Using the same $20,000 figure, Harris explained that bail bondsmen will ask for a dramatically reduced amount that a modern family will still struggle to raise.
“The bail bondsman says, ‘I’ll put that up for you but, in return, you’ve got to give me 10 percent,’ which is $2,000,” Harris said. “Now who of us has $2,000 cash sitting around?”
Results of a 2016 survey by Gobankingrates.com show that 69 percent of Americans have fewer than $1,000 in savings.
Should the reduced amount be raised, even if defendant returns for trial, the amount paid to bondsmen is not returned to the defendant or his or her family.
When hardened and dangerous criminals enter the system, outcomes do not meet commonly held standards of justice, either, Harris said.
“Most of the members of transnational criminal organizations that I’ve dealt with have a lot of money, so they can put up the check,” Harris said. “That doesn’t make sense in terms of public safety.”
Harris is a former San Francisco district attorney and California attorney general, the first Black woman to serve at either post.
“In a system that is supposed to have blind justice, is it not an injustice that the person who can pay to get out of jail, gets out for the same offense, but the person who can’t pay to get out of jails sits in jail with all these other residual consequences?” Harris asked.
The senator’s proposal is to base bail on the known risks that the accused may pose to the community and the possible risks of injuries that the community may have to endure without an otherwise productive member of society.
“So, instead of deciding if someone gets at least to pre-trial based on whether they can come up with the money, let’s make the decision based on ‘are they a risk to their community?’” Harris said. “Because, then we would understand that that mother is not a risk to the community. Let’s do it in an assessment that says let’s look, for example, at someone’s record of criminal convictions and whether they have convictions for serious and violent crimes.”

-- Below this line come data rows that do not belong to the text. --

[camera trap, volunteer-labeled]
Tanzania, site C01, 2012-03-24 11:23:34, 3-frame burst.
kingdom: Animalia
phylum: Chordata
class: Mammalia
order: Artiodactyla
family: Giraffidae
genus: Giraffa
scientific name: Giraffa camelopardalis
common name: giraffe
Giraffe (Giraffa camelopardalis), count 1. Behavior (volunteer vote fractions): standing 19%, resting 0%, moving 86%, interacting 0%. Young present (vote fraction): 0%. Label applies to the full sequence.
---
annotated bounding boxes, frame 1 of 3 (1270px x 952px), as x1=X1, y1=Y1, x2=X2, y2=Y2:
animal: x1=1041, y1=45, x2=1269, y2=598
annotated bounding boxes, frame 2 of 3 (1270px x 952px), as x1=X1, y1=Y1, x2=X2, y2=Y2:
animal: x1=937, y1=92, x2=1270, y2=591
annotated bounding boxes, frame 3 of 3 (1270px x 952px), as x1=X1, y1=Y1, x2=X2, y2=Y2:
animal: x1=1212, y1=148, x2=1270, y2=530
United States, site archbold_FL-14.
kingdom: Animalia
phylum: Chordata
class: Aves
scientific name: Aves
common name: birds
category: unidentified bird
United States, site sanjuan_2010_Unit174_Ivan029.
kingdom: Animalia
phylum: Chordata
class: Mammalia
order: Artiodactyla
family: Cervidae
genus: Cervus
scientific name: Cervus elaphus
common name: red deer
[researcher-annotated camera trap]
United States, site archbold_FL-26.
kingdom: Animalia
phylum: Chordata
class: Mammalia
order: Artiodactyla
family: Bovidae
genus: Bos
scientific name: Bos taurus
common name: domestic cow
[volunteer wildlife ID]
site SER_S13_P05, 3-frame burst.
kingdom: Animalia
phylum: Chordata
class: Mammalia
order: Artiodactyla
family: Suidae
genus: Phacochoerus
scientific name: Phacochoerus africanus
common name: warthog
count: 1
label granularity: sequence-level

Harris is working on the bill with Republican Sen. Rand Paul of Kentucky.
“On the issue of economic justice, this issue of cash money bail is an issue that impacts urban America as much as it does Appalachia,” Harris said.
Harris was in attendance with fellow Sens. Ben Cardin of Maryland, Bernie Sanders of Vermont and Tammy Duckworth of Illinois. Representatives in attendance were Bobby Scott of Virginia, Sheila Jackson Lee of Texas, Robin Kelly of Illinois, Nanette Barragán of California and Scott Taylor of Virginia. According to seminar moderator Hilary Shelton, director of the NAACP’s Washington Bureau and senior vice president for advocacy and policy, these attendees were selected for their 100 percent voting record with the NAACP.